STATED PROBLEM A: In the article on sustainability in the fashion industry, rewrite more briefly the paragraph beginning "The point is that every fashion brand" while keeping its main facts.
STATED PROBLEM B: Pick up the article on sustainability in the fashion industry at its final sentence and continue it.

What does sustainability really mean for the fashion industry?
The turning of the fashion industry towards sustainability means that today known and used textile materials such as:
- artificial fibres sourced from oil and petrochemicals industry (e.g., polyester, polyamide),
- artificial fibres with natural, cellulose bases (e.g., viscose, modal) and
- fully natural vegetable fibres which call for huge amounts of pesticides and water in their production (e.g.cotton)
should be replaced by materials for whose production less resources are needed, and which will have properties enabling their multiple, circular use (e.g., which can be re-recycled).
All of this while, of course, ensuring good usability properties of textile and clothing materials as the primary goal (e.g., look, feel, use, performance, maintenance, fabric mechanical properties etc.)
At the end of the day, sustainability in the fashion business is finally not only a buzz word, used in ads only to set us apart from other players on the market:
Sustainability has imposed itself as the primary principle of doing business in the EU textile and fashion industry and it will become legally binding starting in 2025.
That leaves the fashion industry with a very short period of time to adapt and find permanent solutions.
The point is that every fashion brand, producing company, fashion designer and consumer, who are even remotely aware of their impact on the environment, must change their way of thinking about design, development, production and use of textiles and clothes first at a conceptual level, and then apply it in everyday life.
And that is exactly what’s happening right now, from every point of view.
Textile fibres in the focus of research and innovation
The fashion business, which has been functioning in the same, pretty inert way for decades, now is forced to make a total turn towards sustainability.
To take even the smallest step in that direction, we must start to think at the level of textile fibres, which are the basic building blocks of every textile material.
Therefore, virtually overnight, extensive scientific research has been given impetus, which should, within a short period of time, provide us with answers to the following questions:
how to make available textile fibres which are friendly to the environment, biodegradable and, at the same time, functional, have contemporary properties and, on top of it, are not too expensive?
There are many questions, but there is also no lack of suggested possible solutions, be it various chemical, biochemical or entirely organic processes of obtaining and/or producing textile fibres.
On some of these questions were tried to be answered during latest Munich Fabric Start fair, held on 30.08.-01.09.2022
How to achieve their durability, while using less resources in their production? How to limit our carbon footprint on the planet by wearing clothing items more than a few times at best and, at the end of their life cycle, make sure they get recycled?

RECORD SET:
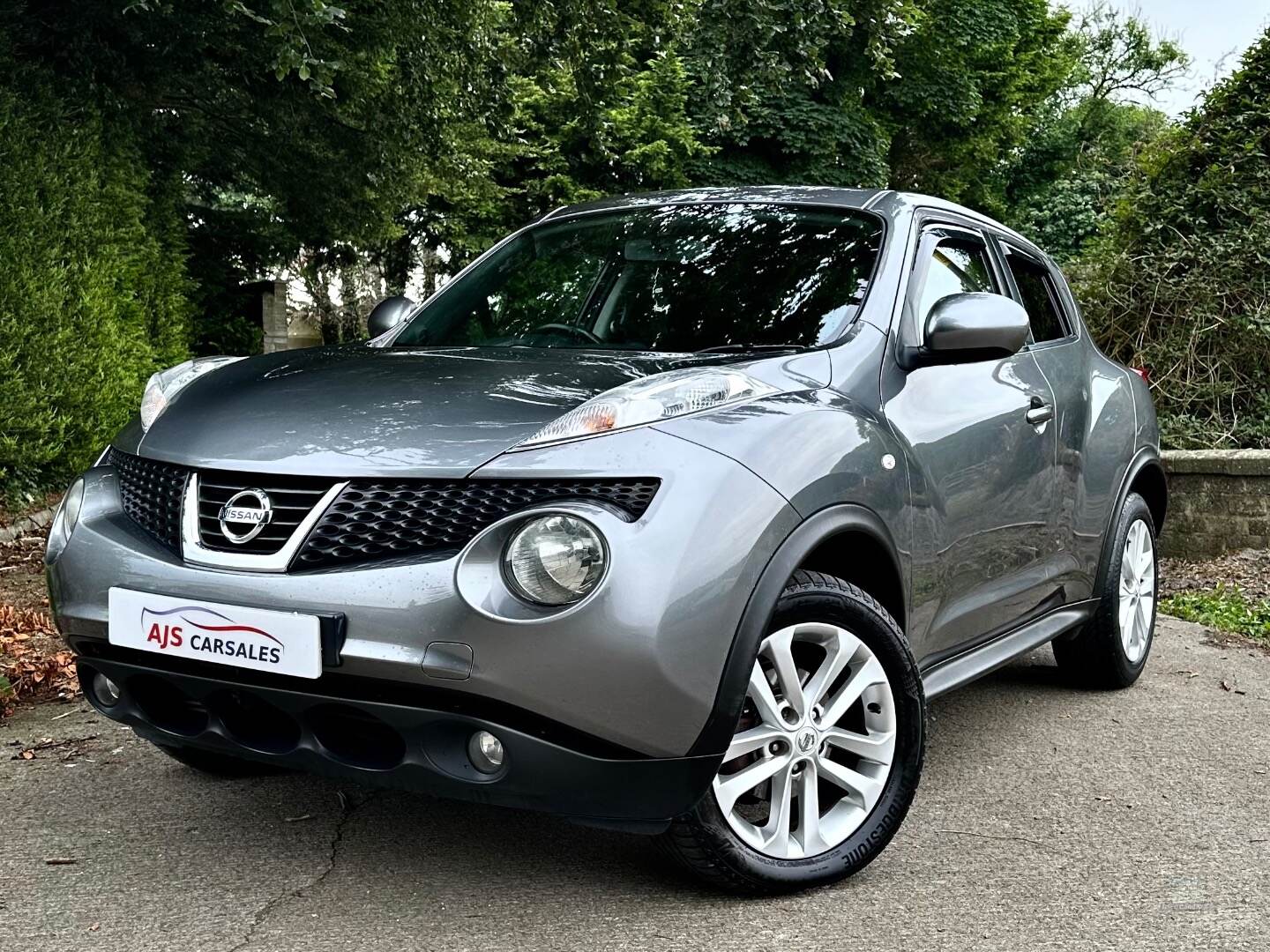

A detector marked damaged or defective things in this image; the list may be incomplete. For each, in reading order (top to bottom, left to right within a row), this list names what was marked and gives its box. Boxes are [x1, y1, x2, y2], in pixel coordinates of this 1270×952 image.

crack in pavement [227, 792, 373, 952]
* * *
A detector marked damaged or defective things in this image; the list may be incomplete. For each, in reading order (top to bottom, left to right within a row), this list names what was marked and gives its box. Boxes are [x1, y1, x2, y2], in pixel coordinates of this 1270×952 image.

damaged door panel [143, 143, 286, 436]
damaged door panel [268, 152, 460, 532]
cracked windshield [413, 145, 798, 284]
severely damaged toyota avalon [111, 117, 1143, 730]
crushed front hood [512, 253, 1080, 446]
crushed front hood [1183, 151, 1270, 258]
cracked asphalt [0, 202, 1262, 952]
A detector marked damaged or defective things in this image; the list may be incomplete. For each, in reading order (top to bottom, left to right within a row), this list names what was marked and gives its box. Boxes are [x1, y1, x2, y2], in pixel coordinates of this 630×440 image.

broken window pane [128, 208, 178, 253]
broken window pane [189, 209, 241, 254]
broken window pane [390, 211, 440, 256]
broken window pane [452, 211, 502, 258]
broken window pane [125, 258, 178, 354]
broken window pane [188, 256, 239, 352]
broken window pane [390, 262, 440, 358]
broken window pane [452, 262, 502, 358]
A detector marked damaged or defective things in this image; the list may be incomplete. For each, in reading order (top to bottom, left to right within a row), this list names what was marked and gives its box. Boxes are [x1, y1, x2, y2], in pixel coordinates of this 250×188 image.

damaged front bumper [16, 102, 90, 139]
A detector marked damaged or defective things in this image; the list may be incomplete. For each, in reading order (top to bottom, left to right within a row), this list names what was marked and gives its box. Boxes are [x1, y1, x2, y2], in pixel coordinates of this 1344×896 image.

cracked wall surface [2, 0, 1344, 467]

REPLY A: Every fashion brand, producer, designer and consumer with any awareness of their environmental impact must rethink how textiles and clothes are designed, developed, produced and used. They must do this first conceptually and then in everyday practice.

REPLY B:
Some very interesting possible solutions in the form of entirely new fibres based on textile waste have also been put forward. I will expand on this in a future blog post.
How can every one of us contribute to sustainability?
In the vol.1 of this thema, I have promised to provide some answers to the question what an individual can do regarding sustainability, whether as a link in the chain of textile and fashion industries or personally, as a consumer.
In the following passages, there are lists of suggestions for various groups of stakeholders.
In the 21st century, fashion designers’ most important obligation is to think about the sources of fabrics and other materials that will be used in their fashion designs.
At this moment, no one in the whole fashion industry chain has such a power to take the right steps towards implementing sustainability as the fashion designers do. Why is that so?
Simply because the fashion designers, already when thinking about their design concepts, set out certain principles and criteria on how their future clothes collections will look like and which values they want to espouse by them.
It’s you, dear designers, together with brand holders, who can change how the World will look in the future!
But only if you now, without delay, become aware how much harm the practices of the fashion business and design upheld by now have caused to our planet, its resources and its future.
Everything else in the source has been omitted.